Marc Choquette
Perspectives Editor
Registering for the draft, or “selective service” as our government likes to call it, has become another meaningless task to 18-year-old men in this country.
For the previous generation, registering for the draft was anything but mundane and routine. With the drawing of a numbered ball, the futures of many changed forever with little control of their own. And with such a controversial war going on in Vietnam, there is little doubt the draft contributed to the unrest and discontent among youth at that time, propelling change rarely seen before in this country.
What was important about the draft, however, was that it brought the war into the rooms of many more U.S. households. Much of the public had a direct stake in what was happening in Vietnam because their sons were there or they themselves might be going there if things got worse.
This presents the major problem on this fourth anniversary of the Iraq war and the free pass the White House is getting with this war despite such sharp opposition of late. Since Vietnam, the public has been lulled to sleep with regard to the true status and motives of our conflicts abroad such that the only discussion of the conflict is in Congress and on the news.
With popularity in this war as low, if not lower, than it ever was with Vietnam (71 percent in a Jan. 2007 Gallup Poll say the war is going “moderately/very badly”), people all over this country go about daily lives in a style painfully similar of how we did before this war started and painfully dissimilar of how we did at this point during the Vietnam War.
In Nov. 1969, over a half million people took part in an anti-war demonstration in Washington D.C. College campuses were the centers of protest and dissent. All this debate can be seen as a healthy element that is essential to a proper democracy, in that citizens were fully committed to expressing their reservations with government policies.
This sort of massive protest is something very foreign to our sedated generation. With the blossoming of solitary, indoor activities like television and the Internet, Americans rarely venture into their front yards now, much less protest something only really affecting them at 6 p.m. when the news comes on.
“Support the troops” used to mean sacrifice: Signing up, rationing resources such as gasoline or buying war bonds. In the 21st century, supporting the troops means buying a ribbon-shaped magnet for the back of the Hummer, which come to think of it isn’t exactly rationing gasoline very well.
Simply stated, Americans, as a whole, have just not been paying attention.
Neither is Congress. As referenced in football terms, Rolling Stone’s scathing Washington correspondent Matt Taibbi noted as he watched Democrats take power in January 2007: “The Democrats … strode back into town with the air of conquerors and immediately punted on first down when given a chance to do something about Iraq.”
Reinstating the draft could be an interesting option for the increasingly optionless Democrats, since any such reinstatement would be sure to get the public a little less “unsure” about what they feel should be done in Iraq and increase debate on
college campuses and Main Street’s all over this country.

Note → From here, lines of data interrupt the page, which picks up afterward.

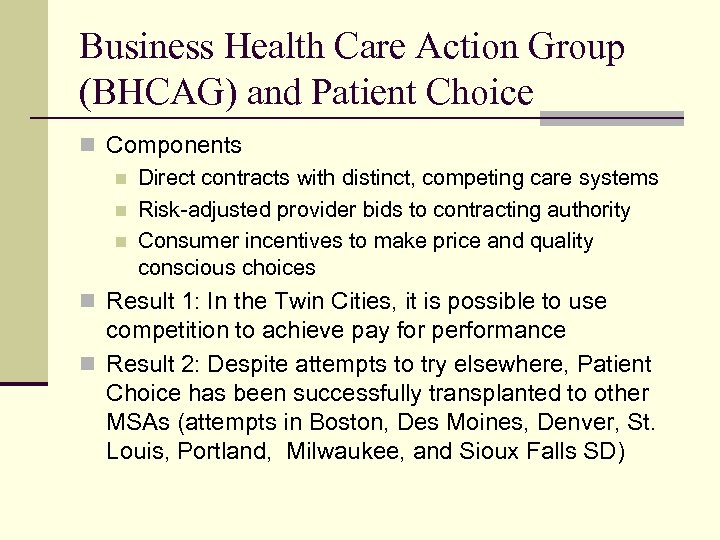 Business Health Care Action Group (BHCAG) and Patient Choice

Components

Direct contracts with distinct, competing care systems

Risk-adjusted provider bids to contracting authority

Consumer incentives to make price and quality conscious choices

Result 1: In the Twin Cities, it is possible to use competition to achieve pay for performance

Result 2: Despite attempts to try elsewhere, Patient Choice has been successfully transplanted to other MSAs (attempts in Boston, Des Moines, Denver, St. Louis, Portland, Milwaukee, and Sioux Falls SD)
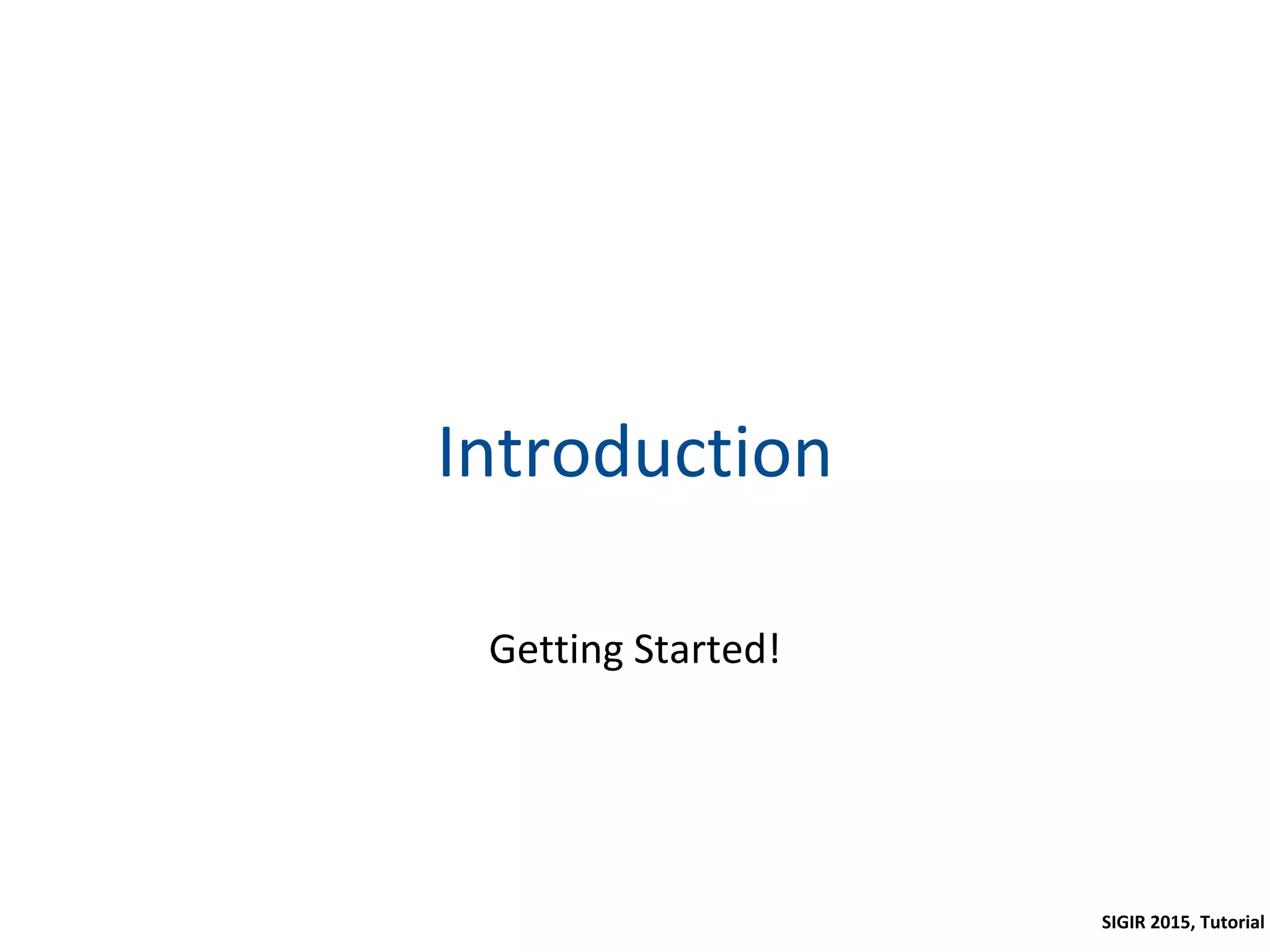 Introduction

Getting Started!

SIGIR 2015, Tutorial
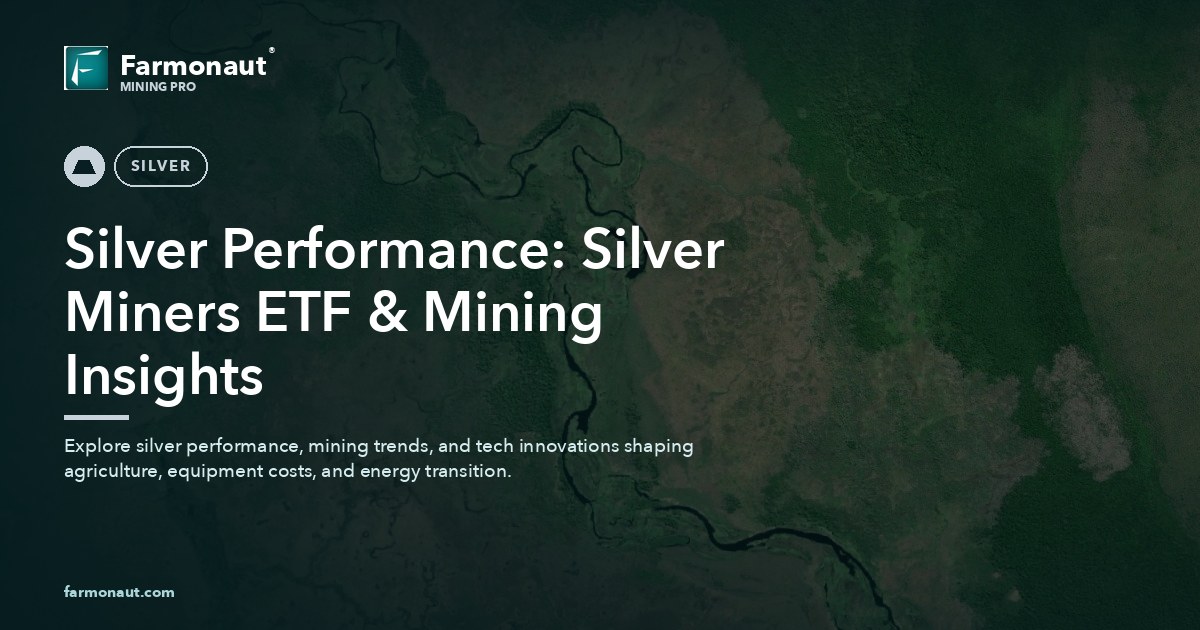 Farmonaut®
MINING PRO

SILVER

Silver Performance: Silver Miners ETF & Mining Insights

Explore silver performance, mining trends, and tech innovations shaping agriculture, equipment costs, and energy transition.

farmonaut.com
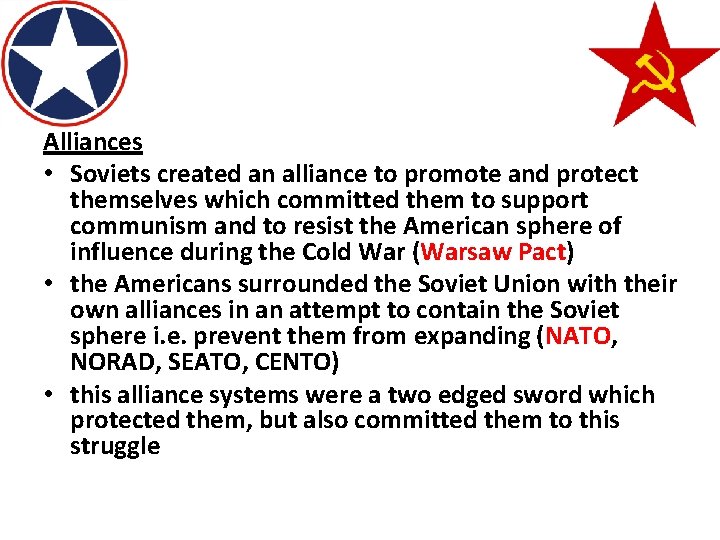 Alliances

• Soviets created an alliance to promote and protect themselves which committed them to support communism and to resist the American sphere of influence during the Cold War (Warsaw Pact)

• the Americans surrounded the Soviet Union with their own alliances in an attempt to contain the Soviet sphere i.e. prevent them from expanding (NATO, NORAD, SEATO, CENTO)

• this alliance systems were a two edged sword which protected them, but also committed them to this struggle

Gallup polls show that the opinions of Americans towards the war haven’t really changed, plausibly because few people really know what we are doing there or what we should be doing there.
If people are really committed about our long-term involvement abroad and are serious about supporting our troops, the draft should theoretically be a solid choice in boosting our needy military forces. If we are not so sure, the draft could be what it takes to end the war.
Our public ignorance is only prolonging a war too many in this world see as criminal.